Puis il fit un geste de menace et disparut dans les coulisses.

— Il a insulté la société !… Verkhovensky ! vociférèrent les forcenés ; ils voulurent même s’élancer à sa poursuite. Le désordre ne pouvait déjà plus être réprimé quand, pour l’attiser encore, fit tout à coup irruption sur l’estrade le troisième lecteur, ce maniaque qui brandissait toujours le poing dans les coulisses.

Son aspect était positivement celui d’un fou. Plein d’un aplomb sans bornes, ayant sur les lèvres un large sourire de triomphe, il considérait avec un plaisir évident l’agitation de la salle. Un autre se fût effrayé d’avoir à parler au milieu d’un tel tumulte ; lui, au contraire, s’en réjouissait visiblement. Cela était si manifeste que l’attention se porta aussitôt sur lui.

— Qu’est-ce encore que celui-là ? entendait-on dans l’assistance, — Qui est-il ? Tss ! Que va-t-il dire ?
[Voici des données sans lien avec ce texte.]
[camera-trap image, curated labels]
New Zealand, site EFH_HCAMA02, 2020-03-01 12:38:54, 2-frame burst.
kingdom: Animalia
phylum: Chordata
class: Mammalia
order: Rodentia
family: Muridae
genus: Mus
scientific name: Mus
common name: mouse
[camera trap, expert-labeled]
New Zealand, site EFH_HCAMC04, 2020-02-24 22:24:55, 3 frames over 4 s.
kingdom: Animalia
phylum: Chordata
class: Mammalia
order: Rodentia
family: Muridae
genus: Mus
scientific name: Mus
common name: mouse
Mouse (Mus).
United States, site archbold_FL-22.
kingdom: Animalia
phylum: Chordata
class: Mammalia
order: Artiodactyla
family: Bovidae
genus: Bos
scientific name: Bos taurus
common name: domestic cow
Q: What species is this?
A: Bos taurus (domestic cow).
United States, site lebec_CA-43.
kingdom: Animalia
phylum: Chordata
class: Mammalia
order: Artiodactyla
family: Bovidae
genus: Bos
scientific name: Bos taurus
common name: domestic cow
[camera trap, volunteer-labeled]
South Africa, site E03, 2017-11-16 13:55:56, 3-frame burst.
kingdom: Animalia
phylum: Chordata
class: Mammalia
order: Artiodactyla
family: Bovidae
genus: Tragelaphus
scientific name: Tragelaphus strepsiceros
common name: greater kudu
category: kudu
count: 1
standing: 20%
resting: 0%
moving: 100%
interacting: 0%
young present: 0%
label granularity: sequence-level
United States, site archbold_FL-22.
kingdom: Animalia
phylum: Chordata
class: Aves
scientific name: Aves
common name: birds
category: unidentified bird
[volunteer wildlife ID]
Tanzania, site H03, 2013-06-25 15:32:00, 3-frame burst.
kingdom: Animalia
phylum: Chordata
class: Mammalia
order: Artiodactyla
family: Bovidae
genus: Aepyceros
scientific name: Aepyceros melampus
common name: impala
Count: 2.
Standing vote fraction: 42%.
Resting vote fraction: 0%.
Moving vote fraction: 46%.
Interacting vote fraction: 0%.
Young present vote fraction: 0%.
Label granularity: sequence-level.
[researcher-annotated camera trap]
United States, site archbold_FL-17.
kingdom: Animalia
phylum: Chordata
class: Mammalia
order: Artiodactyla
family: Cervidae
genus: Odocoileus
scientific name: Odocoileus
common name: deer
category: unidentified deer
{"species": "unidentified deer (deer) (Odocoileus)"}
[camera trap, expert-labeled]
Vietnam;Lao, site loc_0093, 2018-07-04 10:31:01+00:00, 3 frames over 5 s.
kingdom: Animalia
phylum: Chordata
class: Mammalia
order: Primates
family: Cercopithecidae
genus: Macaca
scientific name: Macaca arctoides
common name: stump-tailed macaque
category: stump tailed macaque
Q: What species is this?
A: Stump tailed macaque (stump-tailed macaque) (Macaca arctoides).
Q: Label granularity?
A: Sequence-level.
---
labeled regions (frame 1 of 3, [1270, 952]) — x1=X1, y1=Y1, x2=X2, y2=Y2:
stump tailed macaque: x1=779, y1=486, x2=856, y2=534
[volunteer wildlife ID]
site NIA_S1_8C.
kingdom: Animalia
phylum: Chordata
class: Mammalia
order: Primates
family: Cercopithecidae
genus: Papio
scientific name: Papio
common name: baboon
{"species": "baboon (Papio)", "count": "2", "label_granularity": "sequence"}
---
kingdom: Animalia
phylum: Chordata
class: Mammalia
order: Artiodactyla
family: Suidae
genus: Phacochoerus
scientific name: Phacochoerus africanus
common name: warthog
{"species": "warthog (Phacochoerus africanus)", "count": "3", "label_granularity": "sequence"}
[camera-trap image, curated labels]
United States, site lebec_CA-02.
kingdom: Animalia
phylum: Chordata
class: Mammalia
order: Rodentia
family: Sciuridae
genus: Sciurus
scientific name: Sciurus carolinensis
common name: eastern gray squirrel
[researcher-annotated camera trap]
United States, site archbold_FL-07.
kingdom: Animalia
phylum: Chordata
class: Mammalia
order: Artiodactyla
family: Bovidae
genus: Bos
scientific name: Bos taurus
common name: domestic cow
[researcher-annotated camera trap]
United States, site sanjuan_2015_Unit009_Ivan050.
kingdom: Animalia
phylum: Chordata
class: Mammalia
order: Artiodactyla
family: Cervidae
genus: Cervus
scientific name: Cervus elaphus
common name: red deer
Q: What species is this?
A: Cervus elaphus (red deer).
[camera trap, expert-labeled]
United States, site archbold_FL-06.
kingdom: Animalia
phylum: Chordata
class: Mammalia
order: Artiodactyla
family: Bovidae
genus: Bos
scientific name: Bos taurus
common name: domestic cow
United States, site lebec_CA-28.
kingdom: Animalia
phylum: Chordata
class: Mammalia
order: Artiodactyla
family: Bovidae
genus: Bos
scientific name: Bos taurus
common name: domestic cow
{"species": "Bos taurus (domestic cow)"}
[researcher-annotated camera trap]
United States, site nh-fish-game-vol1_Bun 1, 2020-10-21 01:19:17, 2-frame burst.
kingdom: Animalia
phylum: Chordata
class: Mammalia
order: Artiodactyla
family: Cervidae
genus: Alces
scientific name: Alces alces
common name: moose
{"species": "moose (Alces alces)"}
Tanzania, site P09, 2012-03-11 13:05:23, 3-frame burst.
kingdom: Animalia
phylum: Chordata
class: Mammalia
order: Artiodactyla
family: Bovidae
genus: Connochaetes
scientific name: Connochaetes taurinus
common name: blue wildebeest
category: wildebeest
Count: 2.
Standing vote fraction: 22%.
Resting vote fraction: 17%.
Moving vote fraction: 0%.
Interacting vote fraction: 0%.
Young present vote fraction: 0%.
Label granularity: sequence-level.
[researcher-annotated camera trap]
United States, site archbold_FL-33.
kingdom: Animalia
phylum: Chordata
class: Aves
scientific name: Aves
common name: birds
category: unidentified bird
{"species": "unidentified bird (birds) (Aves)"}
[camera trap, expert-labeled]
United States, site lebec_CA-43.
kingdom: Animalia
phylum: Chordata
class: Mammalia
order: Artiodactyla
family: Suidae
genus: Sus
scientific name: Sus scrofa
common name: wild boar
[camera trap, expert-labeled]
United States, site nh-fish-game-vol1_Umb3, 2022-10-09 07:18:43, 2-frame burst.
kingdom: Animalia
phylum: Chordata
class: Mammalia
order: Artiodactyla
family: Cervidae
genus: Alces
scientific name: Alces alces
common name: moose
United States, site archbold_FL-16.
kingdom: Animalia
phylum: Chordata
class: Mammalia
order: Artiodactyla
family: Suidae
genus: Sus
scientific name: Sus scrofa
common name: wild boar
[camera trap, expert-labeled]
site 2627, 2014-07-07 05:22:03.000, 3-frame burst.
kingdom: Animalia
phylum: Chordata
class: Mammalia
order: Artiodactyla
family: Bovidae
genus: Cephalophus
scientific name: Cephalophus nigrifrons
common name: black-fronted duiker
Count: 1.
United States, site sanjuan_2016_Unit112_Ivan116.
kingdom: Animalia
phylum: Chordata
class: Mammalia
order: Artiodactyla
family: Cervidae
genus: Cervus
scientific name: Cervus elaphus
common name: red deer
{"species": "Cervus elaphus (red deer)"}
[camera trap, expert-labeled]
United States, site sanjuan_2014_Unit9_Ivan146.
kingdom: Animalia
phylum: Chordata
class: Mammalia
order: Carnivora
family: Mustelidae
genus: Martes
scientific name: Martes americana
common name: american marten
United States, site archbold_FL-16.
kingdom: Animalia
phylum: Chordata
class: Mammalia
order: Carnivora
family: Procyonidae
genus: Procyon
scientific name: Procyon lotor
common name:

— Messieurs ! cria à tue-tête le maniaque debout tout au bord de l’estrade (sa voix glapissante ressemblait fort au soprano aigu de Karmazinoff, seulement il ne susseyait pas) : — Messieurs ! Il y a vingt ans, à la veille d’entrer en lutte avec la moitié de l’Europe, la Russie réalisait l’idéal aux yeux de nos classes dirigeantes. Les gens de lettres remplissaient l’office de censeurs ; dans les universités, on enseignait la marche au pas ; l’armée était devenue une succursale du corps de ballet ; le peuple payait des impôts et se taisait sous le knout du servage. Le patriotisme consistait pour les fonctionnaires à pressurer les vivants et les morts. Ceux qui s’interdisaient les concussions passaient pour des factieux, car ils troublaient l’harmonie. Les forêts de bouleaux étaient dévastées pour assurer le maintien de l’ordre. L’Europe tremblait… Mais jamais la Russie, durant les mille années de sa stupide existence, n’avait encore connue une telle honte…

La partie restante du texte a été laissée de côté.